Le plastique, c’est mal. C’est nul. C’est moche. Ça pollue. C’est fait avec du pétrole, et le pétrole, c’est caca. Faut le laisser dans le sol le pétrole, ça tout le monde le dit. Le plastique, c’est LA matière favorite du capitalisme. Facile à produire et rapidement périssable, c’est le symbole de l’industrie cheap par excellence. Dans les cercles msvistes[1]les groupes facebook sur le MSV ou quelques collègues anti-plastiques-100%-naturels-pasdeçachezmoi, j’ai fréquemment entendu dire que faire du sol vivant (MSV) et mettre des bâches plastiques sur le sol c’était antinomique. Que le plastique, ça asphyxie les sols. Que ça les pollue. J’aimerais leur donner raison. Vraiment. Mais, malheureusement, la réalité est bien plus complexe, comme toujours.

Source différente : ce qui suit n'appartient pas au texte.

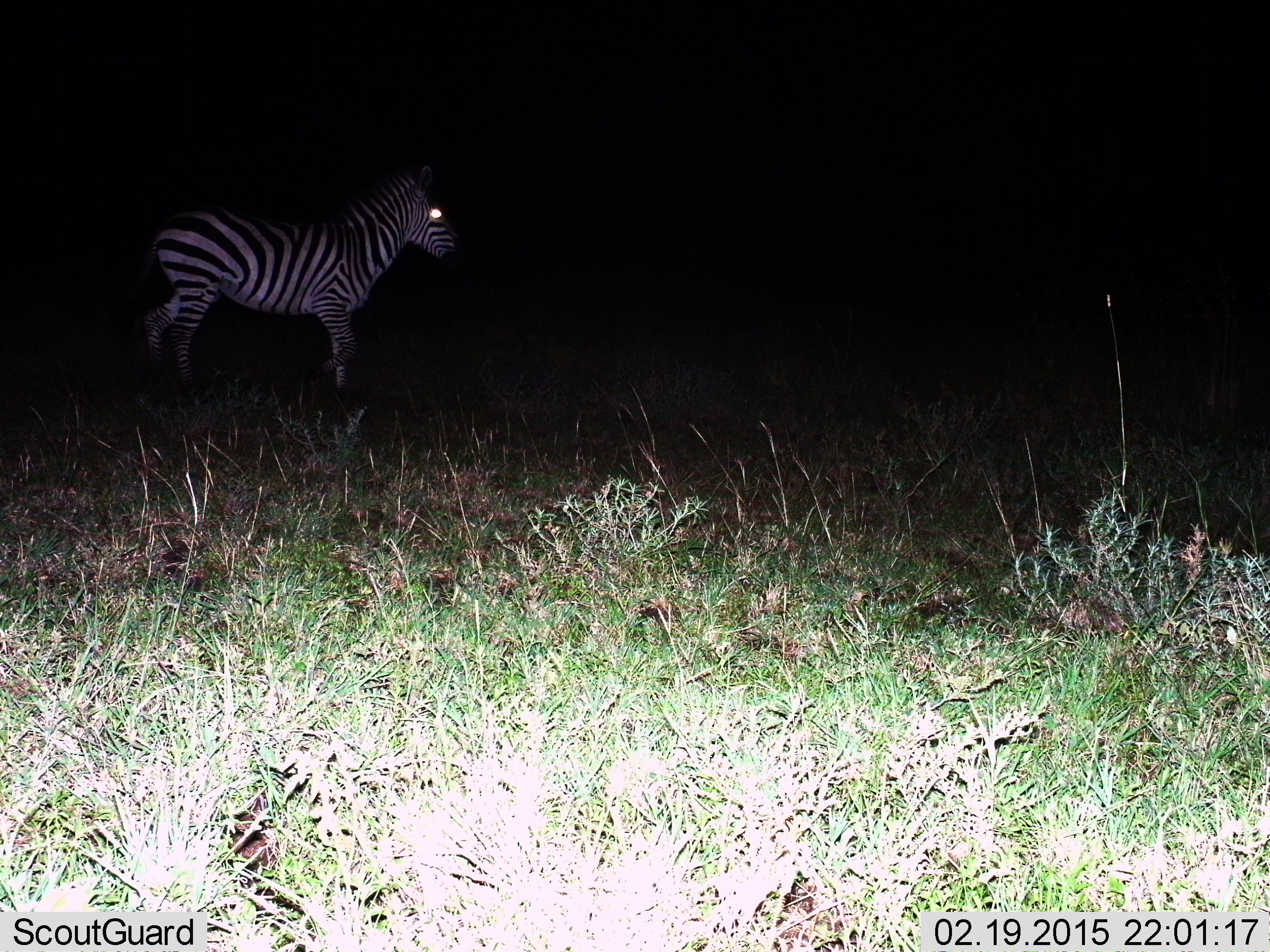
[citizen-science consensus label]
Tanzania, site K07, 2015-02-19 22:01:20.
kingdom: Animalia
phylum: Chordata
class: Mammalia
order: Perissodactyla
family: Equidae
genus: Equus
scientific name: Equus quagga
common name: plains zebra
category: zebra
Zebra (plains zebra) (Equus quagga), count 1. Behavior (volunteer vote fractions): standing 90%, resting 0%, moving 10%, interacting 0%. Young present (vote fraction): 0%. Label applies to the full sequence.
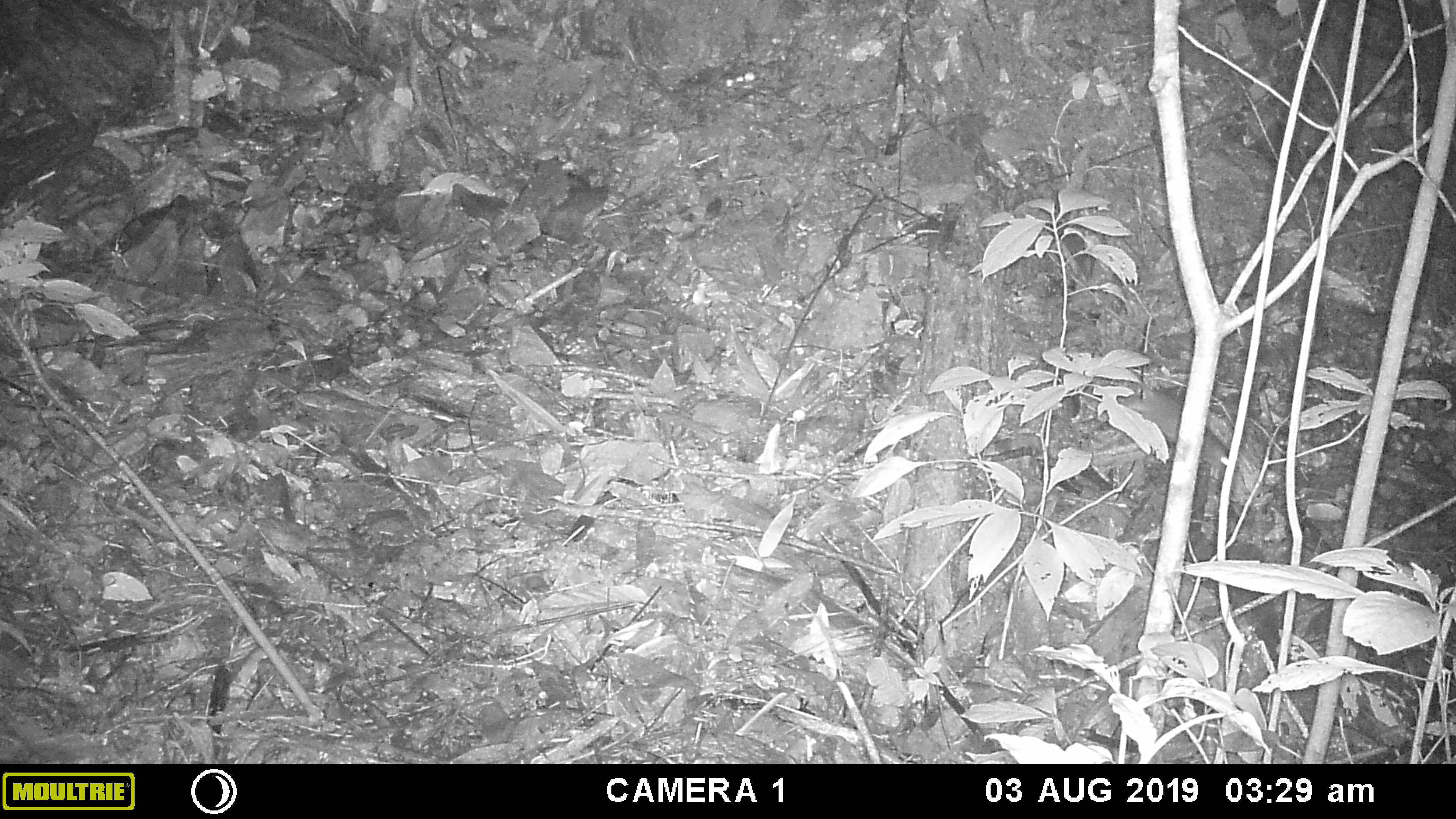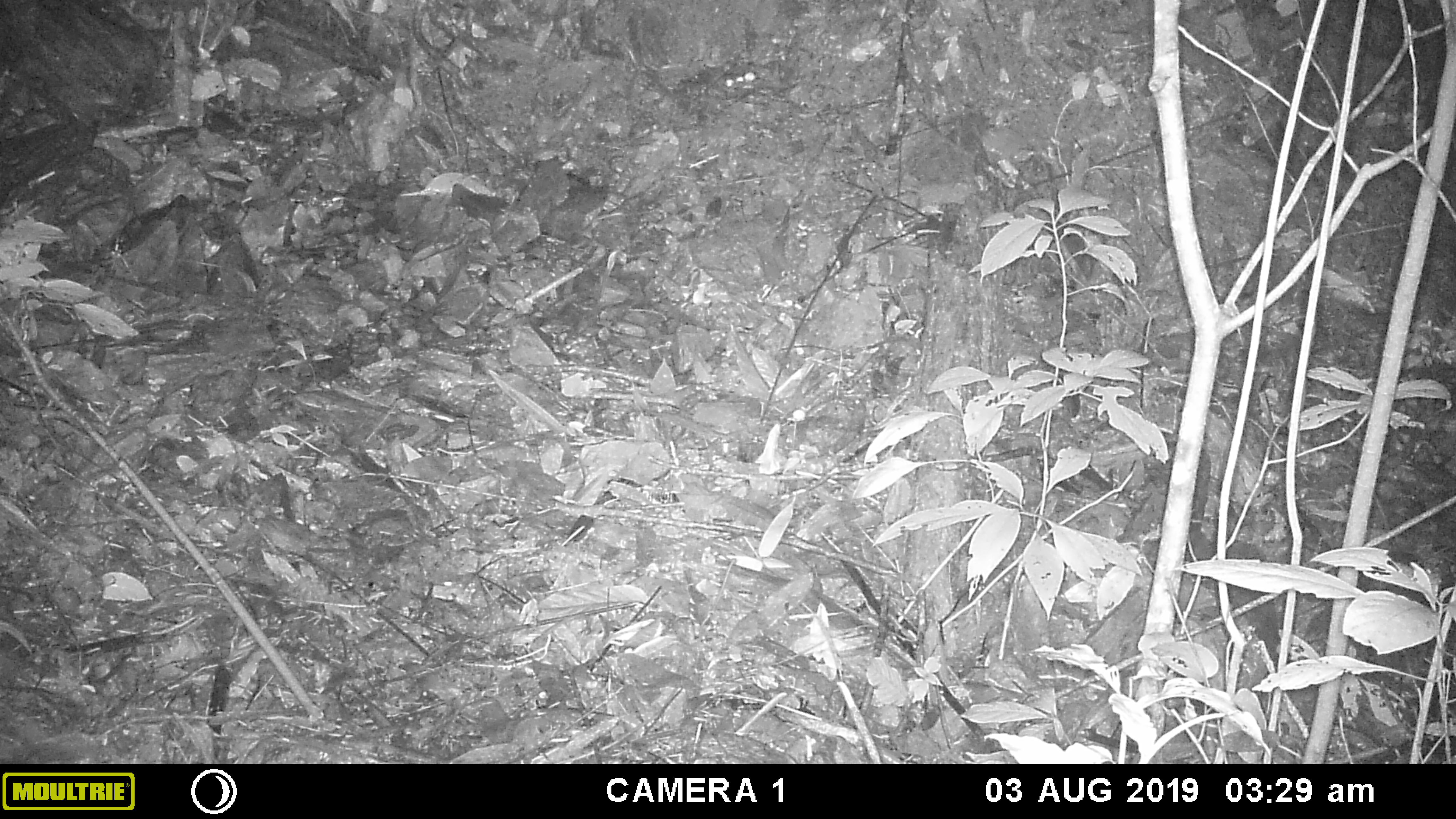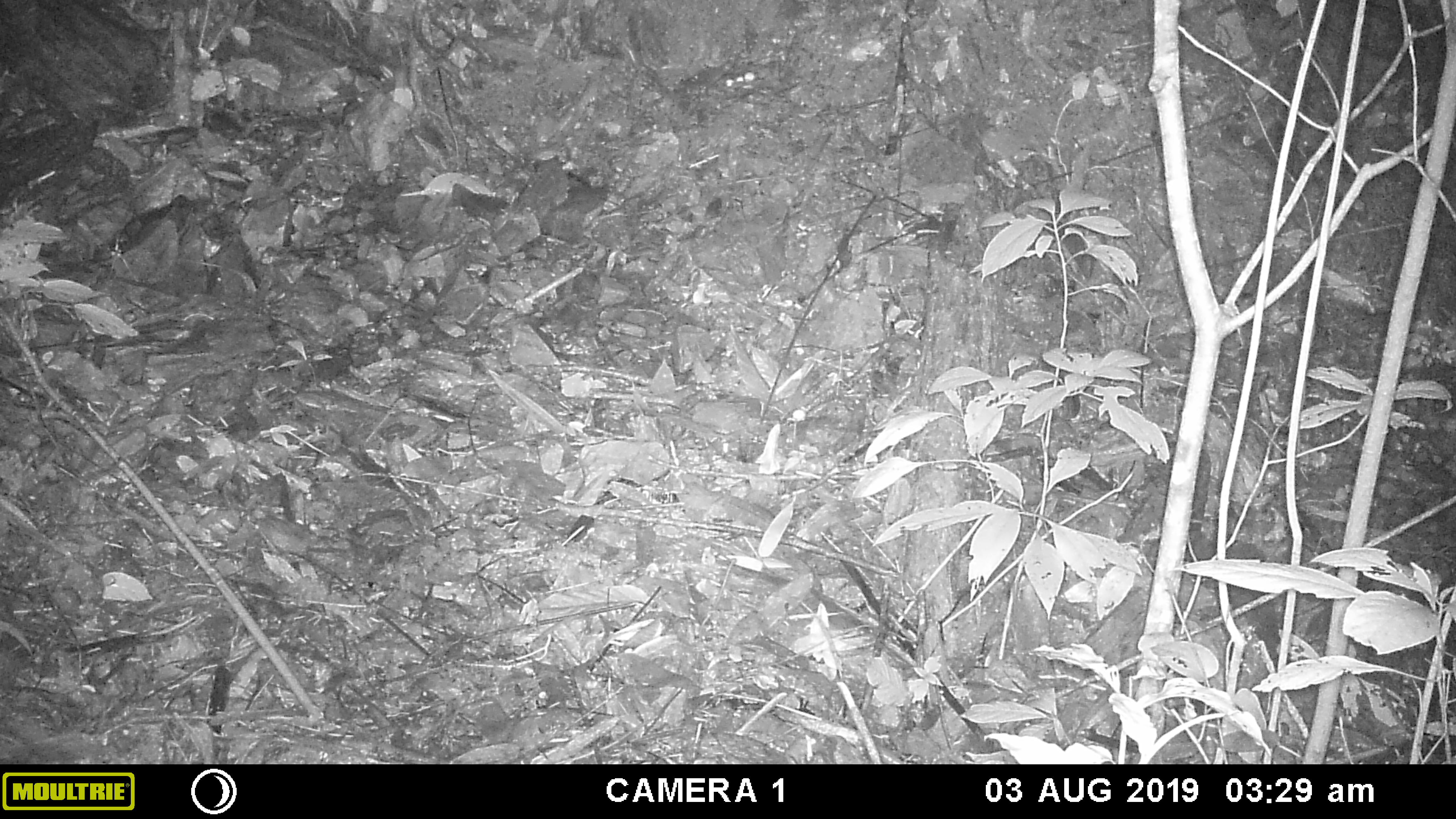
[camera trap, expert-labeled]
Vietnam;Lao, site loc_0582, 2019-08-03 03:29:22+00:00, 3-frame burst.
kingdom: Animalia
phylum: Chordata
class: Mammalia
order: Rodentia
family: Muridae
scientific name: Muridae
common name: old-world mice and rats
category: unidentified murid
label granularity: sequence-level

Il y a quelque chose qui m’a toujours fasciné, c’est de lever une toile tissée et de constater à quel point le paillage plastique dope l’activité des vers de terre ! Les planches qui sont bâchées l’hiver possèdent une densité de turricules[2]déjections que laissent les vers de terre anéciques au-dessus du sol bien supérieures à celles qui ne le sont pas. La paille y est plus dégradée, ou, du moins, plus ingérée par le sol. La raison est très simple : il fait tout simplement plus chaud sous une bâche noire, et les vers de terre peuvent travailler sur une période plus longue, car la température du sol descend moins bas en hiver que sous une simple paille. Et il n’y a pas que les vers de terre qui travaillent mieux : souvent, sous une bâche plastique, ça grouille de vie ! Cloportes, fourmis, araignées, carabes, campagnols, limaces, tout le monde s’en donne à cœur joie ! C’est aussi pour une question de réchauffement du sol qu’on installe une écrasante majorité de nos cultures d’intersaison sur toiles tissées. Les choux-fleurs, les navets, les salades, tous ces légumes peinaient à démarrer dans nos sols froids avant qu’on ne se décide à investir dans du plastique.

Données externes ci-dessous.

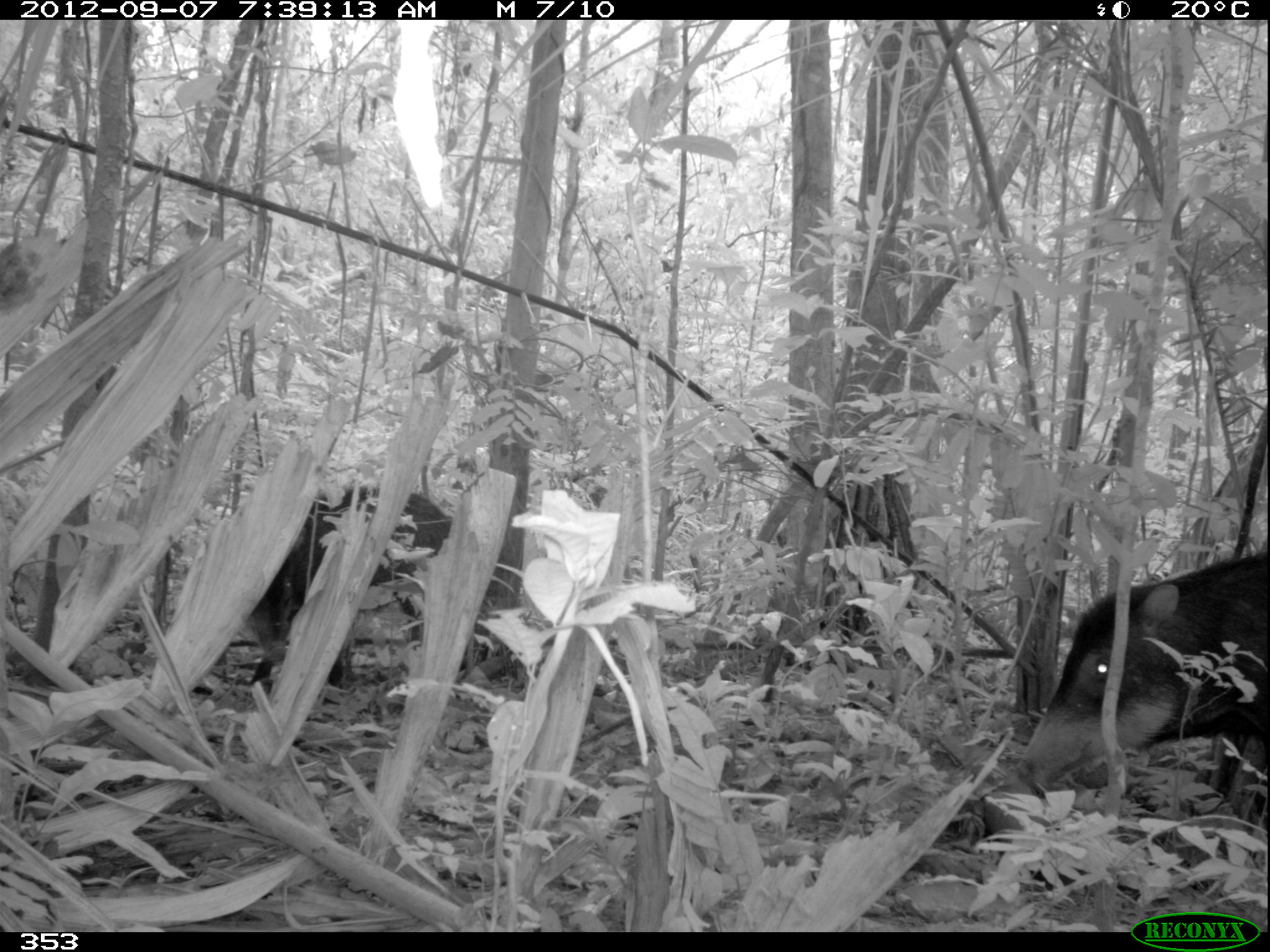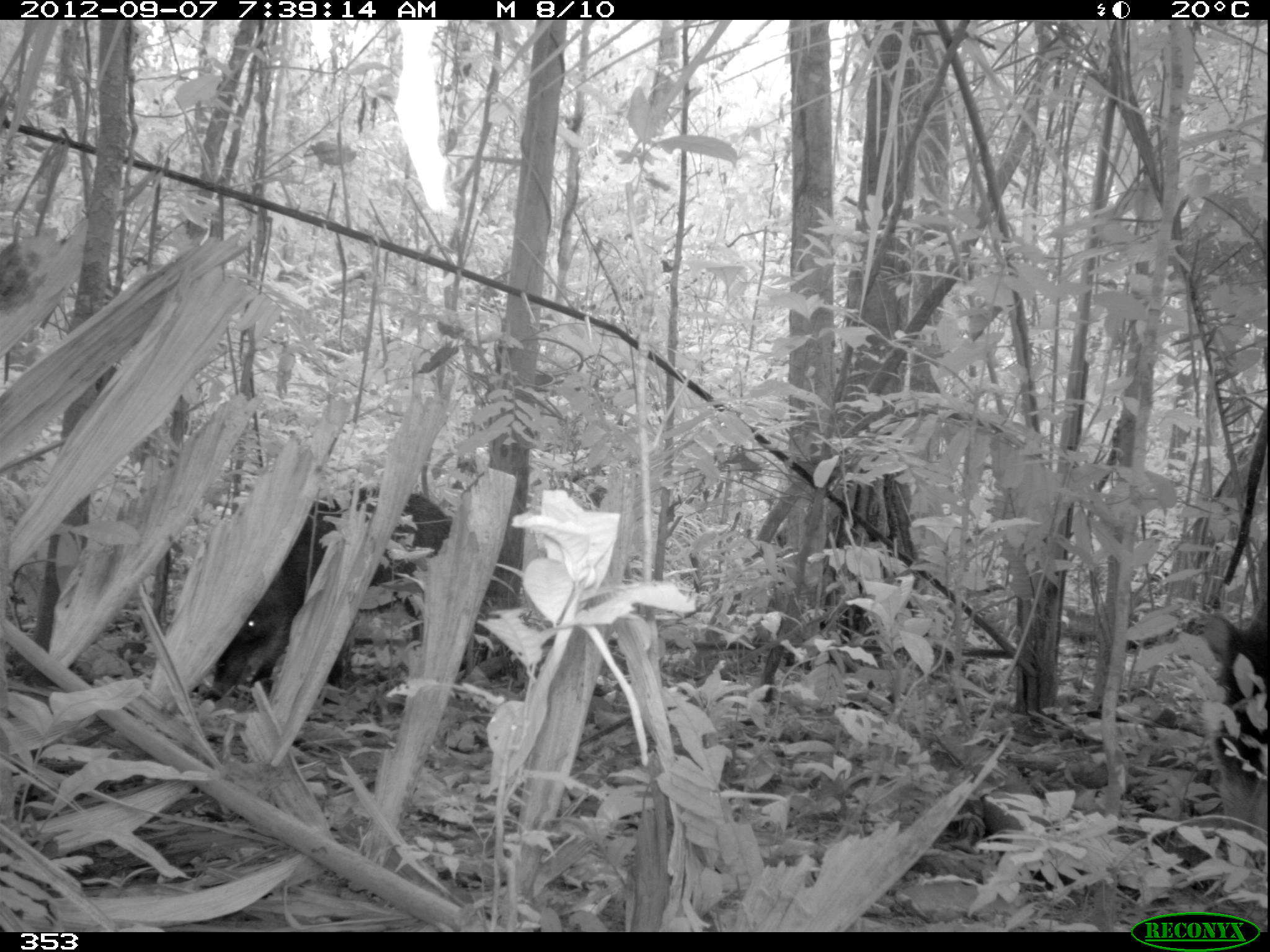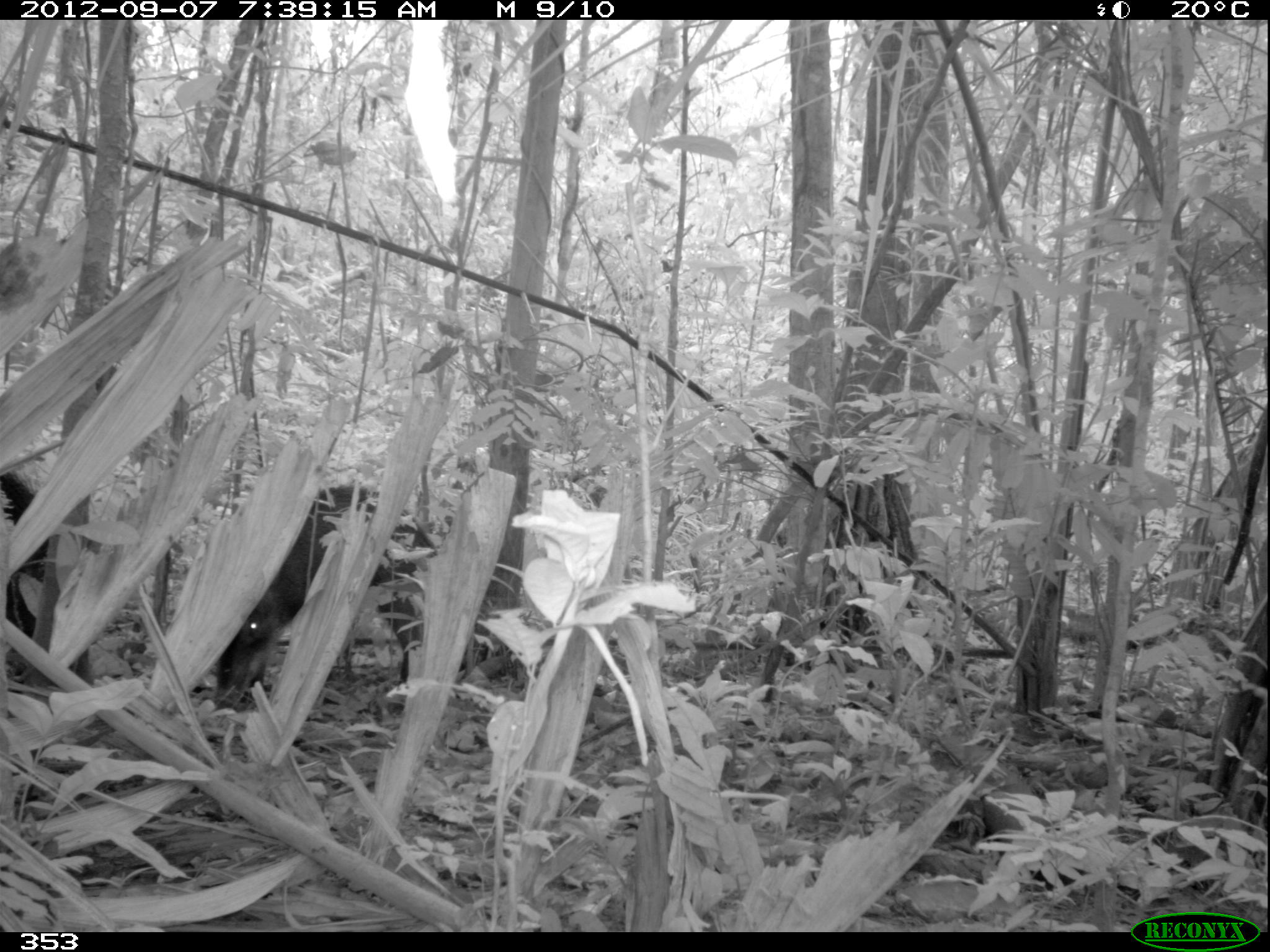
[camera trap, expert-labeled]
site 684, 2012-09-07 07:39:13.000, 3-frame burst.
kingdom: Animalia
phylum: Chordata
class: Mammalia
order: Artiodactyla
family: Tayassuidae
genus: Tayassu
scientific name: Tayassu pecari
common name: white-lipped peccary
Tayassu pecari (white-lipped peccary).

Une culture sur toile tissée (ou sur polyane), c’est une culture qui s’enherbe moins. C’est du temps de gagné pendant la culture, parce qu’on n’a pas besoin d’aller éliminer le mouron de 100% de la surface de la planche, mais juste des trous qu’on a ouverts pour planter les épinards. C’est aussi du temps de gagné lorsqu’on passe à la culture suivante : les potentilles et autres rampantes ne sont pas venues sournoisement s’inviter dans notre mulch et on peut rapidement transformer un mesclun en semis de carottes. Dernier avantage : dans une année humide comme celle qui vient de se terminer, la paille peut poser des problèmes sanitaires sous les salades. Au contact de la paille constamment mouillée, des champignons se forment sur les feuilles et on perd beaucoup de temps à nettoyer la salade avant de la récolter. Pour être parfaitement sincères, reconnaissons qu’au printemps, lorsqu’il commence à faire chaud dans les serres, les salades sur paille sont souvent les plus saines.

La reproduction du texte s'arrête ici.